Essay von Claus Hulverscheidt

Zu den vielen wundersamen Dingen, die aus den Vereinigten Staaten von Amerika eine Art Gesamtkunstwerk machen, gehört der Umstand, dass jeder zehnte Dollar im Staatssäckel aus einer Steuer auf Vermögen stammt. Zum Vergleich: Im Arbeiter- und Bauernstaat Frankreich ist es nur jeder zwölfte Euro, in Italien jeder siebzehnte, in Portugal gar nur jeder achtundzwanzigste. Und in Deutschland? Nicht einmal jeder vierzigste! Anders ausgedrückt: Der Anteil vermögensbezogener Abgaben an allen Steuereinnahmen ist in den USA vier, in Großbritannien sogar fünf Mal so hoch wie in der Bundesrepublik. Ausgerechnet die Apostel des Kapitalismus also gehen weniger zimperlich mit ihren Reichen um als die vermeintlich so egalitären Deutschen.

Zugegeben, dieses ist Bild schief, denn ob es in einem Land sozial gerecht zugeht, hängt natürlich von weit mehr Faktoren ab als nur von der Frage, wie hoch Vermögen besteuert wird. In Deutschland etwa wird schon über die Einkommensteuer so viel von oben nach unten umverteilt, dass allein das den Vorsprung der Amerikaner bei der Vermögensbelastung wettmacht. Hinzu kommt ein Sozialversicherungssystem, das auch den Ärmsten ein Mindestmaß an Schutz bietet. Vor einem Land wie den USA, in dem eine Krebsdiagnose oft nicht nur Todesangst, sondern auch den finanziellen Ruin bedeutet, braucht sich die Bundesrepublik nicht verstecken.

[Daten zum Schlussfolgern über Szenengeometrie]
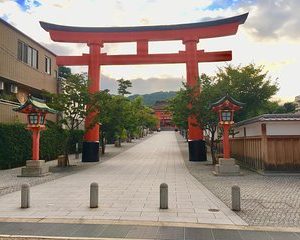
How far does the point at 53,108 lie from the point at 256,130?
12283 millimetres

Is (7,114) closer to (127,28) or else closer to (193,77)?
(127,28)

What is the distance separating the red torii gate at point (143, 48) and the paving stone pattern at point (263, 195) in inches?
320

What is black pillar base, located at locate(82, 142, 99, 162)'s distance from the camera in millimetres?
24250

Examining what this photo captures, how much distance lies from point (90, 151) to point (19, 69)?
27.4ft

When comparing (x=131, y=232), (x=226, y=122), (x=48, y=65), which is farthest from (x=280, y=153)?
(x=48, y=65)

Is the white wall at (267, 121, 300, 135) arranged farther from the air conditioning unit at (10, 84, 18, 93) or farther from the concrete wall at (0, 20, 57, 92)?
the air conditioning unit at (10, 84, 18, 93)

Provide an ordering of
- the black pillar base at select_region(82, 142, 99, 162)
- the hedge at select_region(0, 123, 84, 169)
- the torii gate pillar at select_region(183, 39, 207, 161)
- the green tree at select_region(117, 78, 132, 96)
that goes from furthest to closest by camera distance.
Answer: the green tree at select_region(117, 78, 132, 96)
the black pillar base at select_region(82, 142, 99, 162)
the torii gate pillar at select_region(183, 39, 207, 161)
the hedge at select_region(0, 123, 84, 169)

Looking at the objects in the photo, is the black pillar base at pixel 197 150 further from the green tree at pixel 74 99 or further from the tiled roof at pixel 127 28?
the tiled roof at pixel 127 28

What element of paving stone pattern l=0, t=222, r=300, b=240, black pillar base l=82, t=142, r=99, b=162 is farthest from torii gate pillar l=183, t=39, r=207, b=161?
paving stone pattern l=0, t=222, r=300, b=240

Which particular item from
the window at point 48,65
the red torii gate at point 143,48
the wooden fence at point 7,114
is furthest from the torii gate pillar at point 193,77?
the window at point 48,65

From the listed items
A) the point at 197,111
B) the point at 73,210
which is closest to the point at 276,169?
the point at 197,111

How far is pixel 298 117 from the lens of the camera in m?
17.4

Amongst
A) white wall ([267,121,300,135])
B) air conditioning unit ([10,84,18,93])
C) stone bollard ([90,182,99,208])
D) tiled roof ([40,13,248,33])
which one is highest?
tiled roof ([40,13,248,33])

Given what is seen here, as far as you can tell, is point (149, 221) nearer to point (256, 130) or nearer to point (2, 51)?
point (256, 130)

Arbeitsauftrag — Schreiben Sie aus dem Textauszug über die Besteuerung von Vermögen die Passage von „Zugegeben, dieses ist“ bis „die Bundesrepublik nicht verstecken.“ wortgetreu ab.

Antwort —
Zugegeben, dieses ist Bild schief, denn ob es in einem Land sozial gerecht zugeht, hängt natürlich von weit mehr Faktoren ab als nur von der Frage, wie hoch Vermögen besteuert wird. In Deutschland etwa wird schon über die Einkommensteuer so viel von oben nach unten umverteilt, dass allein das den Vorsprung der Amerikaner bei der Vermögensbelastung wettmacht. Hinzu kommt ein Sozialversicherungssystem, das auch den Ärmsten ein Mindestmaß an Schutz bietet. Vor einem Land wie den USA, in dem eine Krebsdiagnose oft nicht nur Todesangst, sondern auch den finanziellen Ruin bedeutet, braucht sich die Bundesrepublik nicht verstecken.